Published April 24, 2013 10:20 pm
This is an archived article that was published on sltrib.com in 2013, and information in the article may be outdated. It is provided only for personal research purposes and may not be reprinted.

Utah Gov. Gary Herbert presented gifts to Israeli Prime Minister Shimon Peres and Palestinian Prime Minister Salam Fayyad in separate diplomatic meetings as part of a trade trip to Israel this week.

"There are indeed meaningful possibilities for enhanced economic cooperation and vitality between the Beehive State and Israel," Herbert said in a statement.

Herbert met Wednesday with Peres at the president's residence in Jerusalem. Earlier in the day, he presented a photo book about Utah and a plate bearing the state seal to Fayyad, the outgoing prime minister of the Palestinian National Authority, during a meeting in Ramallah.

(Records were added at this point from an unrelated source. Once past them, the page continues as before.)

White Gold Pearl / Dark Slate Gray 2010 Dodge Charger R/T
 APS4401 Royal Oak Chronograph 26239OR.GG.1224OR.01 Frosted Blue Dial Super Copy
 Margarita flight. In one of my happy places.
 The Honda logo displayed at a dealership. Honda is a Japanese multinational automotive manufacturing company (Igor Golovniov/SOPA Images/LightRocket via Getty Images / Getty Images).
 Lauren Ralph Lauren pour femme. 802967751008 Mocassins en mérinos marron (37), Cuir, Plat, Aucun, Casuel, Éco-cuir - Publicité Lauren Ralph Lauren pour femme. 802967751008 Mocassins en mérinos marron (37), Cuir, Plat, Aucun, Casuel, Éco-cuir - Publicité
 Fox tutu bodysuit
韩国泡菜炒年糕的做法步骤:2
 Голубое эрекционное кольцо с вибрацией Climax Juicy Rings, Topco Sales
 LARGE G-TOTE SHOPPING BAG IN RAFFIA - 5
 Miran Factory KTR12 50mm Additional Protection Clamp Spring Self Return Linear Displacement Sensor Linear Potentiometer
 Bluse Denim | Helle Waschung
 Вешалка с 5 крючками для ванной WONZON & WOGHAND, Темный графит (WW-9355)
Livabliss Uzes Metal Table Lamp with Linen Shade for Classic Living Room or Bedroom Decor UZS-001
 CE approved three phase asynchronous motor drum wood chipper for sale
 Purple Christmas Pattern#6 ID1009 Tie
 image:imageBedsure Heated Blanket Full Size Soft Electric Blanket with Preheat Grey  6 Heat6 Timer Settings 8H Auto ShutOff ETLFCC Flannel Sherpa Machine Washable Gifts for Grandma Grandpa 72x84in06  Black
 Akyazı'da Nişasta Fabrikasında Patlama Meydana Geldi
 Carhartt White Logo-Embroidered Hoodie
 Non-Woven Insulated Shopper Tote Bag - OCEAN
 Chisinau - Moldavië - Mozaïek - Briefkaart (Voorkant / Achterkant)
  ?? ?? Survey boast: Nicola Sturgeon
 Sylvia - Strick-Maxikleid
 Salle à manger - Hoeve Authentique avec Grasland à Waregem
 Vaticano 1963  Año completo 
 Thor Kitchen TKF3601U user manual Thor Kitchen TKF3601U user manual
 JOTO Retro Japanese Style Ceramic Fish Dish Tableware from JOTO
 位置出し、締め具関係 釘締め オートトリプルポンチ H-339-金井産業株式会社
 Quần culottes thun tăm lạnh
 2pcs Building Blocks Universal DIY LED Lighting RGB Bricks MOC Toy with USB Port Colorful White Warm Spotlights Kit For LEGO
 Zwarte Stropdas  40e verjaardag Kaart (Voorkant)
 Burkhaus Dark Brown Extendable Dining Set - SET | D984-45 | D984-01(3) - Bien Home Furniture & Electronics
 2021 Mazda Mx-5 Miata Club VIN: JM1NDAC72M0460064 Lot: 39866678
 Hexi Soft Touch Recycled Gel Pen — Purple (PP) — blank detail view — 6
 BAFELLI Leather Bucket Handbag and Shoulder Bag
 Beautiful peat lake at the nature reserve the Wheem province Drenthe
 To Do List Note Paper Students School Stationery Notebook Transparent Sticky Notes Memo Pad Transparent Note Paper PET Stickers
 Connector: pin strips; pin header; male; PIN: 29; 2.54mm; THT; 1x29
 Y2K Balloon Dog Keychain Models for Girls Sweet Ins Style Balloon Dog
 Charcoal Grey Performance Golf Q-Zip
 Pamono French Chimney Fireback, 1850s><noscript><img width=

Fayyad announced his resignation April 13.

Herbert and Fayyad discussed the potential for trade and investment opportunities between the business representatives accompanying Herbert on the trade mission and Palestinian companies.

"It is our hope that these historic meetings in the West Bank — between the Utah delegation and Palestinian leaders — will not only open up new opportunities and new markets for Utah and Palestine, but also lead to greater peace and prosperity through economic development," Herbert said.

The delegation is made up of members of the governor's staff and several top economic development officials, as well as state Rep. LaVar Christensen, R-Draper. The businesses represented include Intermountain Healthcare; HireVue, Inc., which offers digital interview software; Potash Ridge mining; Zions Bank; and representatives from two law firms.

The delegation left Saturday and will be in Israel through the end of the week. Members will be holding other meetings with business leaders, venture capitalists and community leaders, but details of the trip are being kept under wraps due to security concerns.

The trip had been originally scheduled for December, but was postponed due to unrest in the region.